[[ Extract, beginning ]]
# Using heat mats in wooden terrariums...



## mieggbert (Dec 24, 2006)

Hi all,

I have a small bal python. Right now I have it in an all glass terrarium with a heat mat but I will need something bigger in some time and I'm planning on making a wooden terrarium. Can I use the heat mat with a wood terrarium? If so how? Should I put it inside below the substrate? Or should I make a glass floor? 

Thanks.


----------



## captaincaveman (Nov 6, 2006)

you can use one but i'd recommend going across to a ceramic heater once you get a new viv.


----------



## welshgaz (Dec 12, 2005)

i use both a ceramic heater and a heat matt. Heat matt cans go in the viv but I put a section of old carpet over mine so the snake defo cannot reach it. They also work well if you just place them under the wood


----------



## Bonnie Mitchell (Jul 24, 2006)

I have a wooden viv (was surprised to find they get & stay hotter than glass ones) and a heat mat.
I put feet on my heat mat (to raise it slightly from viv floor) and then put repti-carpet over the top, sealed to the viv side with gaffer tape. This stops curious critters from getting at the mat.
Doesn't burn the wood or the carpeting.
Keeps one end of the viv nice & high temp for my babies (desert agamids). They tend to kip down at the mat end at night, too.


----------



## markhill (Sep 22, 2006)

i've got heat mats on 24/7 with lights on a timer, the mats are in the viv under a piece of board (bottom of a drawer) to stop the snakes getting into contact with them, have you got a mat stat? you will need to get one, if not


----------



## mark67123 (Jun 11, 2006)

A ceramic on it's own is the best option in my opinion for a royal.
Even if you use a mat you'll still need another kind of heating as well because a mat won't raise the air temp enough in a full size viv.

A full size false floor is the best thing to use if you really wanted to have a mat in there - then the snake can't get anywhere near the mat and so the risk of burns is vastly reduced, and also no liquids (spilled water bowl, runny poo, etc) can get to the electrics. 

Either perspex or 3mm laminated hardboard would be the best materials. 

Glass would work but there's a higher risk of breakage, and it may not be easy getting the glass cut to the exact size of the viv floor - it'd be easier to work with hardboard or perspex.


----------
[[ Extract, end ]]
[[ Information provided, beginning ]]
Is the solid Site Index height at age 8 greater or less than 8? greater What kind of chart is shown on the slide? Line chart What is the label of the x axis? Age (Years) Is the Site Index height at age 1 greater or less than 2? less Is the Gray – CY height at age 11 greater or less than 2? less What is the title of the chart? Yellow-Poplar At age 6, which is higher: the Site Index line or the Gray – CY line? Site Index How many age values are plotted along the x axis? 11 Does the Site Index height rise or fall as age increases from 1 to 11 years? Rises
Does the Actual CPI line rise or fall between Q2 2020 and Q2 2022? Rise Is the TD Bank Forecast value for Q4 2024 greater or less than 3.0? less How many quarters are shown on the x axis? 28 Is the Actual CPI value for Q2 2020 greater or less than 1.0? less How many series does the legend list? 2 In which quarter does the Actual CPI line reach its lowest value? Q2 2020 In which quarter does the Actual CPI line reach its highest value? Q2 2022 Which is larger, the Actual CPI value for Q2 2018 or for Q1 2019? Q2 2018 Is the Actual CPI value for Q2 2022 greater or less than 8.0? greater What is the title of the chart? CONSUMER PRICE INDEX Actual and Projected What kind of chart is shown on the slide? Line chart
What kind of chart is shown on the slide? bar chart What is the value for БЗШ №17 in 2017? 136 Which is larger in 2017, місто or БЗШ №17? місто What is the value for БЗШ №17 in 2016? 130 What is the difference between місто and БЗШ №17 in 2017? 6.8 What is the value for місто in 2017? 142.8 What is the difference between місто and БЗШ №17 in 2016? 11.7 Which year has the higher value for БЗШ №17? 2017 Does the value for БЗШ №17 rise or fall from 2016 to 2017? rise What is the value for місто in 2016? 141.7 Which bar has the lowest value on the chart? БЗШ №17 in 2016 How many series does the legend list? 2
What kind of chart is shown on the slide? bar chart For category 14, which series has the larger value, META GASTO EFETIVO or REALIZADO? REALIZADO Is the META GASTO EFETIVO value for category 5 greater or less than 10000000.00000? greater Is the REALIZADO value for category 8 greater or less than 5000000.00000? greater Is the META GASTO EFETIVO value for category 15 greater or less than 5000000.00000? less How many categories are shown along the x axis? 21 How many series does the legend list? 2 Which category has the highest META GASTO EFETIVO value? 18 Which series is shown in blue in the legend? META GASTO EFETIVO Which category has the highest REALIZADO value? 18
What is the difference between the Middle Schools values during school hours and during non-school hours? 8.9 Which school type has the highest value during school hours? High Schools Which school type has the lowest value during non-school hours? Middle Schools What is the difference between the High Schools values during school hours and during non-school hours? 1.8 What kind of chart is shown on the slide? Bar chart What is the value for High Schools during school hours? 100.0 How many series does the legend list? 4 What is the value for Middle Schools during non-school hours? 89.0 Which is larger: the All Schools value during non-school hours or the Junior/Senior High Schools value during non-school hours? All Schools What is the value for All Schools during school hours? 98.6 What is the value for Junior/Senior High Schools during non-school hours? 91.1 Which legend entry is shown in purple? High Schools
[[ Information provided, end ]]
▸ To-do item
Answer these from the heat mat thread above.
(a) What does Bonnie Mitchell put over her heat mat, and what does she use to seal it to the viv side?
(b) What do markhill's mats sit under inside the viv?
(c) Which two materials does mark67123 name as best for a false floor?

▸ Response to this task
(a) Repti-carpet, sealed with gaffer tape.
(b) A piece of board (the bottom of a drawer).
(c) Perspex or 3mm laminated hardboard.